There was no breakthrough over the weekend with Sen Ron Johnson (R-Wis), who is holding up a trio of government funding bills because he wants them to be voted on individually rather than as a package, according to people familiar with the situation.

Frustrated Republicans and Democrats said Johnson’s blockade is wasting time and will lead to what Johnson says he doesn’t want: the spending bills being rolled into one omnibus measure that receives one vote.

“An initial motion to vacate might not be likely to succeed,” Gaetz told reporters.

The reason?

“There’s 200 of us or so — maybe more — that will stick by the speaker,” said Rep. Don Bacon (R-Neb.).

So what's the fuss?

Well, McCarthy’s actions suggest he is worried about losing his job. He is constantly watching over his shoulder, fearful the far-right flank of his party will relieve him of his job while making concessions to appease these members.
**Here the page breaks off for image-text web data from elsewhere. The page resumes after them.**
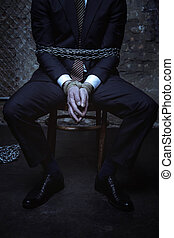 Business executive being captured in dark room - Punishment...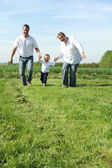 Young family with a toddler running across the field together — Stock Photo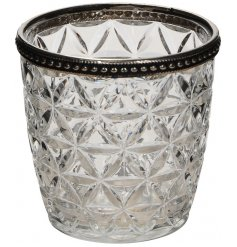 Bring a charmingly distressed vibe to your home interior with this small glass candle pot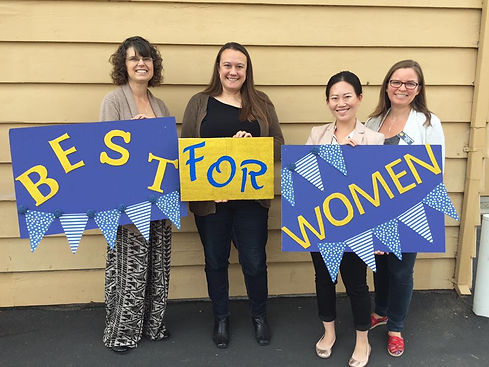 Smiling Soroptimists hold up a Best for Women banner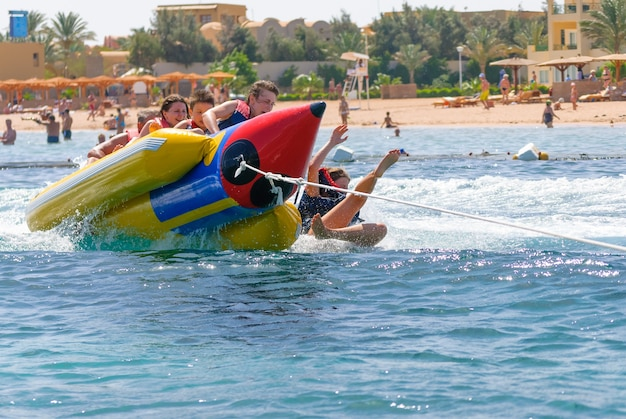 People on colorful banana boat floating on the water with splashing water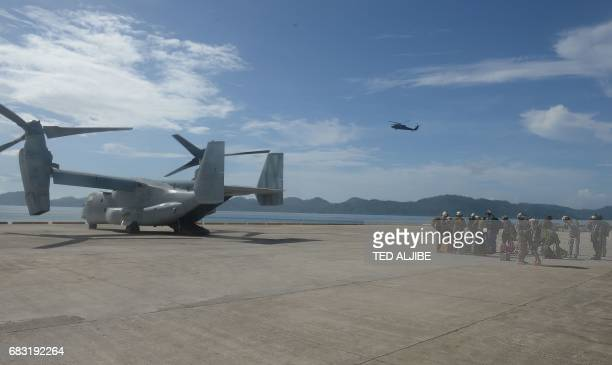 A US air force V22 Osprey aircraft sits after unloading US marines while a US army black hawk helicopter hovers above during a simulation of a...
Last week, as talk on the Hill grew that he may face a motion-to-vacate vote, he pushed back at the idea with a bit of salty language to try to quell the talk during a House GOP conference meeting.

It’s the 18 mostly moderate Republicans who represent districts Biden won and who secured the Republican majority who could feel the electoral repercussions of a shutdown or an impeachment inquiry that goes off the rails.

Since becoming speaker, McCarthy has worked repeatedly to appease the conservatives most likely to support a motion to vacate, instead of with a governing bipartisan majority. McCarthy’s approach is different from the previous two Republican speakers, who didn’t work so hard to accommodate the far right and were nudged out of their jobs.

The approach has brought Washington to the brink of a government shutdown and put Republicans in swing districts — whose victories last year delivered McCarthy his slim majority — in tough positions.